The Continuing Adventures of Edward Van Sloan

Edward Van Sloan in The Mask of DiijonIf you’re familiar with 1930s horror films, you’ll be well-acquainted with Edward Van Sloan. He played Van Helsing in Dracula, Frankenstein’s old teacher in Frankenstein, Van Helsing with a different accent in The Mummy, and Van Helsing with a different spelling in Dracula’s Daughter. So yeah: the horror genre typecast him as a genteel authority figure.

But what of his other, lesser-known roles? Well, I’ve taken it upon myself to sample some of Edward Van Sloan’s performances outside of horror films. Here are my findings…

Storm Over Bengal

In this imperial melodrama, Viceroy of India John Galt (yes, that’s his name) is in a sticky situation: the Maharajah who maintained cordial relations with Britain lies dying, and a rebel leader plots to take his place in a bloody uprising. It’s down to the colonists to try and keep things from boiling over, but first they’ll have to work together. The main characters are two British soldiers caught up in a love triangle as they squabble over the film’s heroine.

And Edward Van Sloan?
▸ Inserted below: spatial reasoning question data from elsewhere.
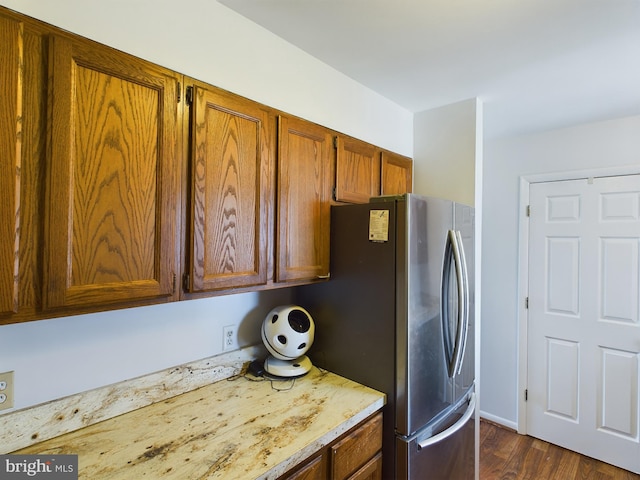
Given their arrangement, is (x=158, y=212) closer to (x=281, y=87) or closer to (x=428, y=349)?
(x=281, y=87)

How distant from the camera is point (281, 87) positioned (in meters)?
1.49

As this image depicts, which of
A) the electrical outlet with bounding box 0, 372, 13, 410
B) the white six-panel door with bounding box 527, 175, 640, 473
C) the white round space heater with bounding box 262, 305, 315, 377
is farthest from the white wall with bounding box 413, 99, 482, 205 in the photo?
the electrical outlet with bounding box 0, 372, 13, 410

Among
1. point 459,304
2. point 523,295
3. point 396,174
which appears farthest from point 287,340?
point 523,295

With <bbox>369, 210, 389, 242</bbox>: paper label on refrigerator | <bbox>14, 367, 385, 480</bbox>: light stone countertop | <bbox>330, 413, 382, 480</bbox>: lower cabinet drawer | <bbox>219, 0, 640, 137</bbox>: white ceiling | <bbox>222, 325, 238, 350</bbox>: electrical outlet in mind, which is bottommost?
<bbox>330, 413, 382, 480</bbox>: lower cabinet drawer

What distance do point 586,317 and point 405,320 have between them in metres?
1.92

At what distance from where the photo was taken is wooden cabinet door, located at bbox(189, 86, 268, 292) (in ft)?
3.61

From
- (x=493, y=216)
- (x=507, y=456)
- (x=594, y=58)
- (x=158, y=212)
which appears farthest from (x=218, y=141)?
(x=507, y=456)

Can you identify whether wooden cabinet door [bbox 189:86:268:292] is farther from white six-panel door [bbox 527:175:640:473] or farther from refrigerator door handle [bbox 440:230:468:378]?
white six-panel door [bbox 527:175:640:473]

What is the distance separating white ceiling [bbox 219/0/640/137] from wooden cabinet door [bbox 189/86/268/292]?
48 centimetres

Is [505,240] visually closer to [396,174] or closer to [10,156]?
[396,174]

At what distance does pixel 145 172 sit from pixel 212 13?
724 millimetres

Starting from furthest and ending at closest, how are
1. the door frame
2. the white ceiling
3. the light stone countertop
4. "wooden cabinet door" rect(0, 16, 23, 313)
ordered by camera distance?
the door frame → the white ceiling → the light stone countertop → "wooden cabinet door" rect(0, 16, 23, 313)

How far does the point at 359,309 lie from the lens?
147cm

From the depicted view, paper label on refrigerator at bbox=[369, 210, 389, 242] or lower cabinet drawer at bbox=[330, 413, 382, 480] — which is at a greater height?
paper label on refrigerator at bbox=[369, 210, 389, 242]
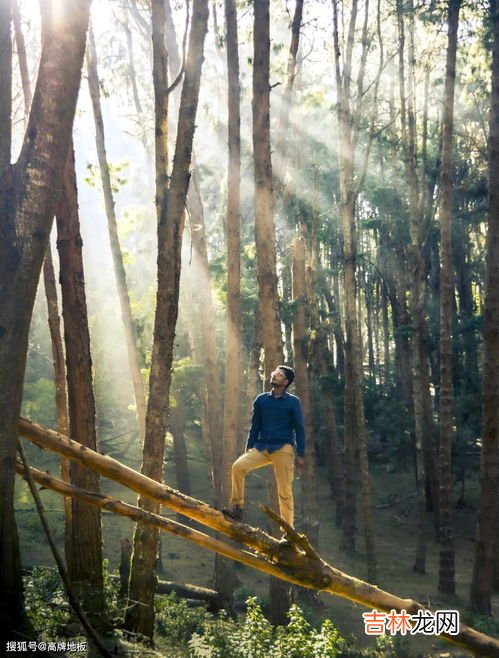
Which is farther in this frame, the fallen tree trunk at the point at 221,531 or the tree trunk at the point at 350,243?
the tree trunk at the point at 350,243

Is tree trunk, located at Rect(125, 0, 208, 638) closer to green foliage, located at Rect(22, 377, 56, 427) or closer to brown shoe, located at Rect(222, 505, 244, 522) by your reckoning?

Well, he plays the Maharajah. It’s not a particularly demanding role, since pretty much all it requires is to lie in bed wearing brownface and a false beard, but if nothing else it added another genteel authority figure to his CV.

The Road Back

Frankenstein’s James Whale directs this adaptation of Erich Maria Remarque’s novel, a sequel to his better-known All Quiet on the Western Front (also turned into a film by Whale). The Road Back takes place in 1918, and follows a band of German soldiers as they return to their civilian lives to cope with psychological wounds and wonder what the point of it all was (this was 1927, and it’s hard to imagine a film with such a strong anti-war stance being made a few years down the line).

Germany is in the middle of an uprising against the Kaiser, and one satirical scene has a group of revolutionaries drag the mayor out of bed to chair a public meeting. As he’s in the process of nodding off, he can’t deliver a speech, and so the revolutionaries hand the speech to an appropriately genteel substitute authority figure: Edward Van Sloan, in a part so brief he’s not even listed in the opening credits.

The Death Kiss

Here we have a Hollywood whodunit about a murder taking place on a film set. Death Kiss shares a substantial chunk of its main case with Dracula, leading to the slightly odd situation where the film-within-a-film is produced by Count Dracula, written by Jonathan Harker and directed by Van Helsing. Hmm.

(If you’ve spent the last 80 years avoiding spoilers for this movie, look away now). The killer turns out to be Van Sloan’s character; to keep this twist hidden, Death Kiss portrays him as quite possible the single most laid-back film director in all of fiction, quite unlike the blustering taskmaster of stereotype. So for the most part, this is another film where Van Sloan is (mostly) playing a genteel authority figure.

The Mask of Diijon

This film opens with a scene of Edward Van Sloan executing a woman in a guillotine. Has he left his genteel authority figure routine behind? Well, no: it turns out that he’s actually a stage magician performing an act.

The plot of The Mask of Diijon sees Van Sloan’s assistant being menaced by her husband, the titular Diijon (played by Erich von Stroheim), a former stage magician who has abandoned trickery for genuine occultism. He uses hypnosis to get back at those who have wronged him, before finally stumbling into the guillotine prop and being decapitated by Edward Van Sloan’s cat. Yes, really.

The Last Mile

In this harrowing tale of a man wrongly sentenced to death and subsequently embroiled in a prison break, one of the main members of the supporting cast is a priest who comforts the convicts on their way to the chair. But one of the convicts is Jewish, and so has a Rabbi see him in his cell. And this genteel authority figure is played by… Edward Van Sloan!

And so completes my by-no-means exhaustive survey of Edward Van Sloan’s career outside of Universal horror. The main takeaway? Well, it seems safe to say that, if you were a filmmaker in 30s-40s Hollywood and wanted a genteel authority figure, Ed was your man.